We in REGEA believe this approach will lead to more efficient use of the existing planning capacity to enact and enforce their energy and climate visions, as employing additional capacity is a barrier that hinders energy and climate planning. Cities do, on the other hand, possess the necessary capacities when it comes to their spatial planning and zoning, and the key is in using existing governance leavers to empower cities to make joint applications of both spatial and zoning plans. Spatial plans determine the physical development of an area, define the use of individual land plots and set restrictions on the development of construction projects. By integrating these aspects: energy, climate, and spatial planning as well as other sectors, such as transport, cities can develop, enact and, most importantly, enforce a coherent sustainable development strategy, which will be backed by legally binding documents and actions and will present a set of tools for decarbonisation and climate change adaptation.

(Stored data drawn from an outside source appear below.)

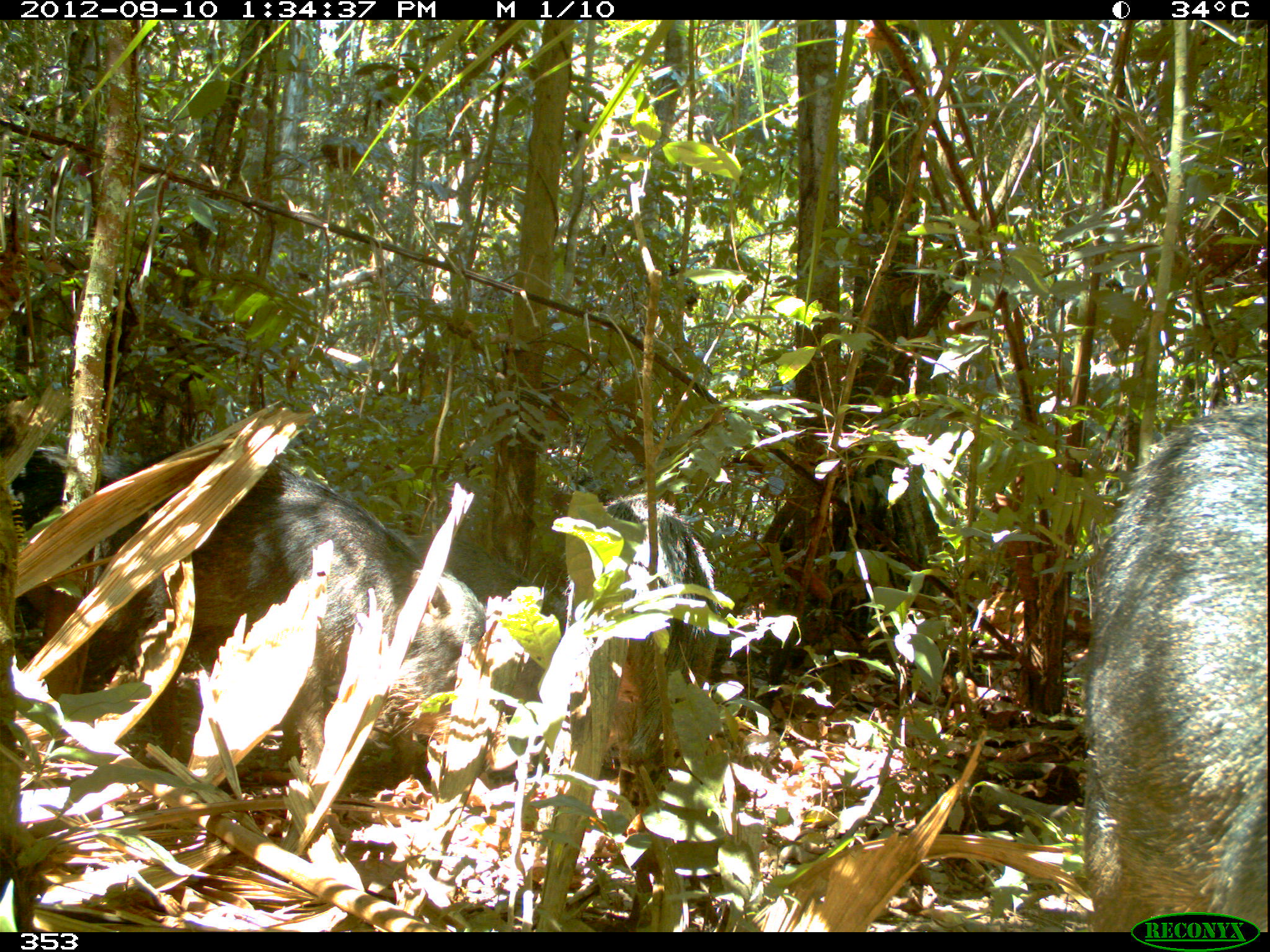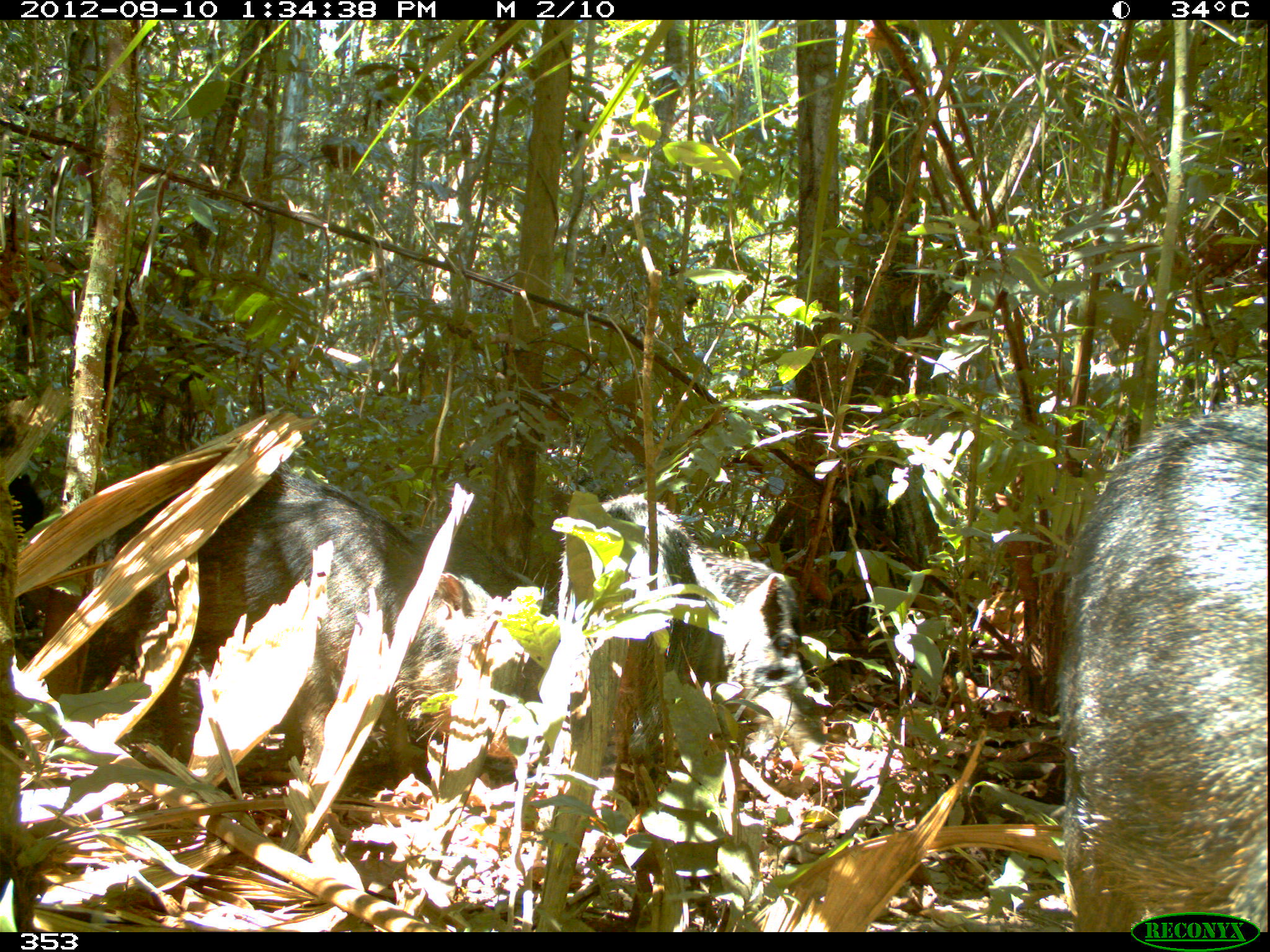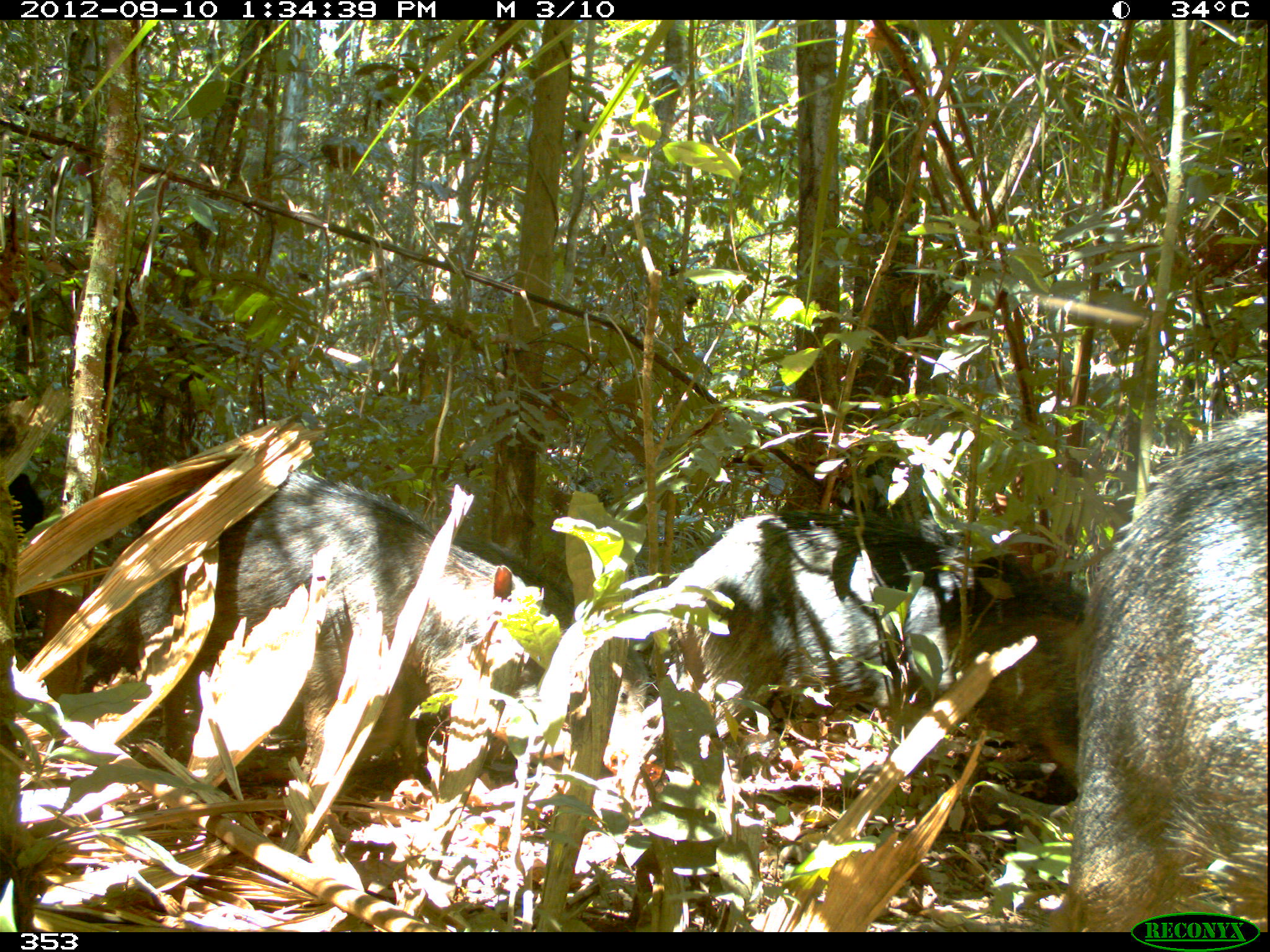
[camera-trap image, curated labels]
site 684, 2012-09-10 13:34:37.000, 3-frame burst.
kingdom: Animalia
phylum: Chordata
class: Mammalia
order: Artiodactyla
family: Tayassuidae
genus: Tayassu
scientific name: Tayassu pecari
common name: white-lipped peccary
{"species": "Tayassu pecari (white-lipped peccary)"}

Ensuring a planning method that would enable more cities to be able to have higher-quality zoning and spatial plans, which prioritize energy and climate issues, goes hand in hand with many EU directives and assists the realization of the UN’s 3rd Sustainable Development Goal of sustainable cities and communities. There are three essential factors for success, namely empowering local and regional enhancing the consistency of energy and climate planning across different levels of government and various sectors and to deliver systemic change and ensure long term sustainability of the approach.

Integration of energy and climate aspects into spatial planning, zoning and budgetary aspects of local and regional governance management is one of the necessities that will help deliver transition towards low-carbon districts, energy transition in general and help create climate resilient societies.